* [Text for analysis]
★ ★ ★ ★

That’s in contrast to a drunk-off-Hennessy Earn, who finally confronts the promoter in his office, but can’t seem to get his point across. Instead, he spits up the Henn and walks out of the room embarrassed, $750 in hand after a Trumpian list of deductions. Defeated, he heads back to Paper Boi’s section.

(By this point, Darius is back at home, getting ready to eat cereal and play video games after his various wristbands didn’t grant him return access following a trip to the bar.)

Paper Boi, sick of the way he’s been treated by the venue, grabs the baton, heads for the promotor’s office, slaps him in the face and slams him on the desk. The promotor immediately coughs up the $5,000 (Paper Boi uses it to slap him across the face) and some accomplices/hangers-on snag two cases of Miller High Life for their troubles.

Girls, Girls, Girls

Despite the majority of principle characters being male, Atlanta continues to present fully realized female characters, smartly avoiding the nonsense trap of pitting “real” women against Instagram models or bartenders. At different times during “The Club,” both Paper Boi and Earn find themselves flummoxed by women who have a more global view of a given situation.

★ ★ ★ ★

* [Your tasks]
• 1. Answer these questions about the recap of the Atlanta episode "The Club":
(a) How much money does Earn leave the promoter's office with?
(b) What does Darius get ready to do once he is back at home?
(c) What do the accomplices/hangers-on take after Paper Boi confronts the promoter?
• 2. Write the next part of the recap of the Atlanta episode "The Club," starting right after its final sentence.

* [Available data]
★ ★ ★ ★

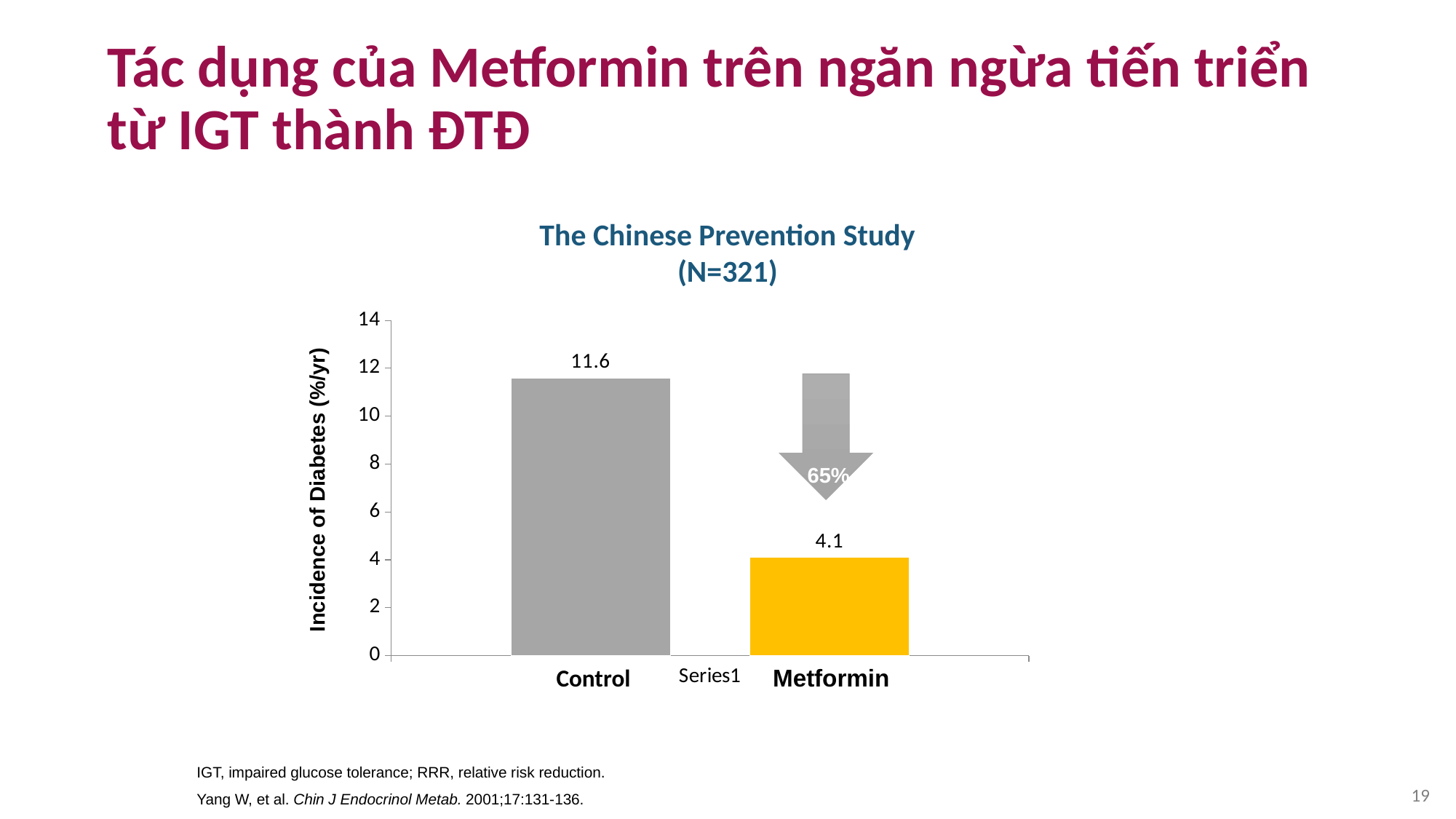
Is the value for Metformin greater or less than 6? less What kind of chart is shown on the slide? Bar chart What is the title of the chart? The Chinese Prevention Study (N=321) What is the label of the y axis? Incidence of Diabetes (%/yr) Which group has the lower incidence of diabetes? Metformin What is the incidence of diabetes for the Control group? 11.6 How many bars are plotted in the chart? 2 Is the incidence of diabetes greater for Control or for Metformin? Control Which group has the higher incidence of diabetes? Control Is the value for Control greater or less than 10? greater What is the incidence of diabetes for the Metformin group? 4.1 What is the difference in incidence of diabetes between the Control and Metformin groups? 7.5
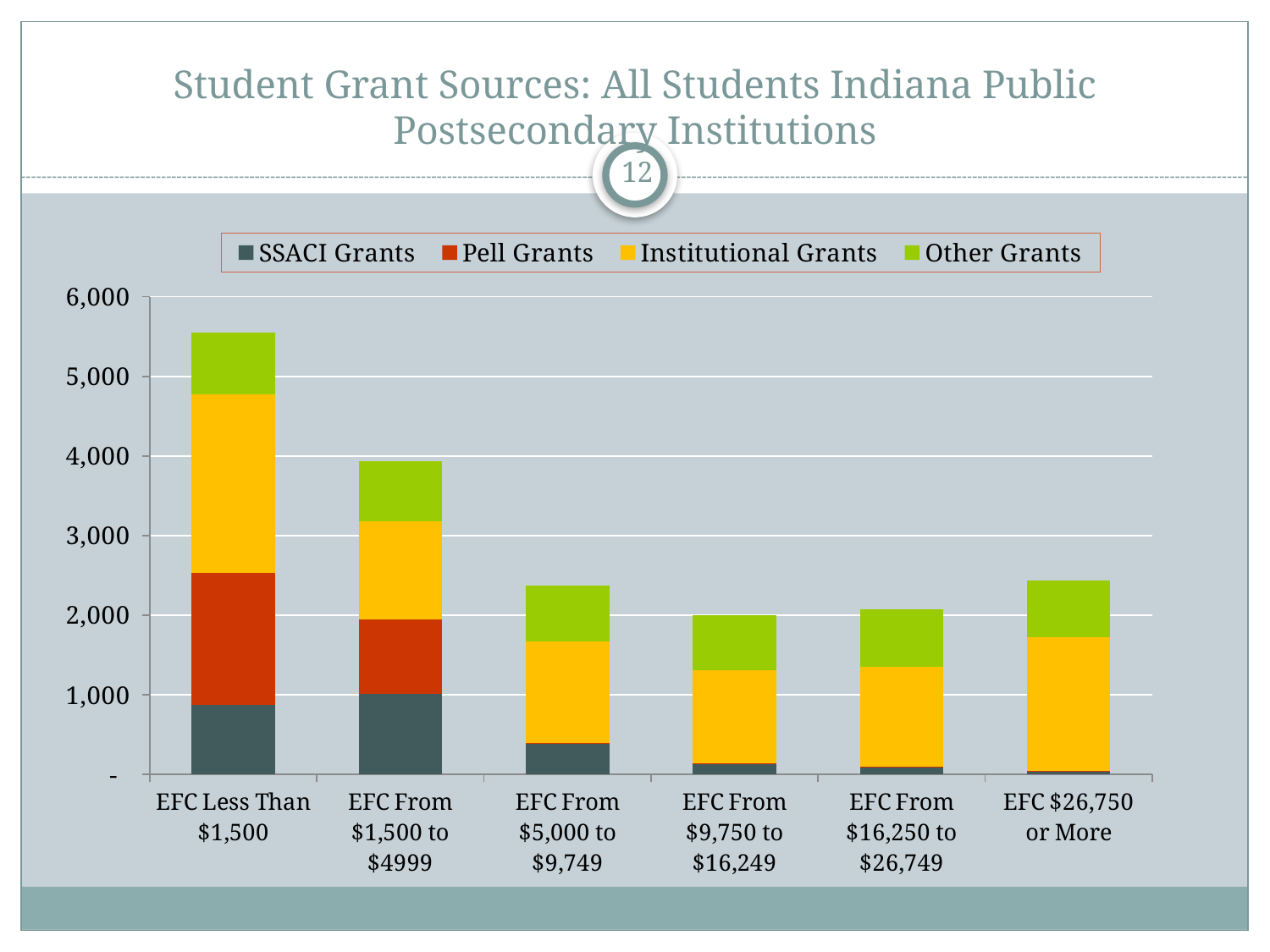
Do the total bar heights rise or fall across the first four EFC categories from left to right? fall How many series does the legend list? 4 Which is larger, the Pell Grants segment for EFC Less Than $1,500 or for EFC From $1,500 to $4999? EFC Less Than $1,500 Is the total for EFC From $9,750 to $16,249 greater or less than 3,000? less How many EFC categories are shown on the x axis? 6 Is the total for EFC $26,750 or More greater or less than 2,000? greater What kind of chart is shown on the slide? Stacked bar chart Is the total for EFC Less Than $1,500 greater or less than 5,000? greater Which is larger, the total for EFC From $5,000 to $9,749 or the total for EFC From $1,500 to $4999? EFC From $1,500 to $4999 Which EFC category has the highest total grant amount? EFC Less Than $1,500 Which series is shown in yellow in the legend? Institutional Grants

★ ★ ★ ★

* [Expected outputs]
• 1.
(a) $750
(b) Eat cereal and play video games
(c) Two cases of Miller High Life

• 2.
After the promoter disappears behind the revolving wall, Earn runs into a bartender who keeps re-upping his Hennessy. While Earn drinks, she provides insights into the different characters at the club, then scoffs at Earn for believing he’s above it all. In the end, she shows him how to access the management offices.

As Paper Boi’s night keeps getting worse, he finds a silver lining through spending time with a girl in his section. He forgets, briefly, about Marcus Miles; she tells him not to worry about a photographer who declines to shoot the comparatively smaller group of partiers. Yet at the end of the night, when Paper Boi asks for her number, she tells him she has a boyfriend, then bristles at Paper Boi’s suggestion that the night was “a waste of time” (he came “to party with cute girls like me and have a good time–we did that”). She promises to check his Soundcloud.

And In The End

In the end, gun shots ring out in the club’s parking lot, causing a split second of terror (followed by a hilarious site gag involving the invisible car). Unlike earlier in the season, when it was implied that Paper Boi’s implication in a separate incident might bolster his reputation, the news that the police are looking for him comes with a heavy dose of dread. The episode’s coda, a scene in a late-night diner, comes with a fitting sound bite: “Fuck the club.”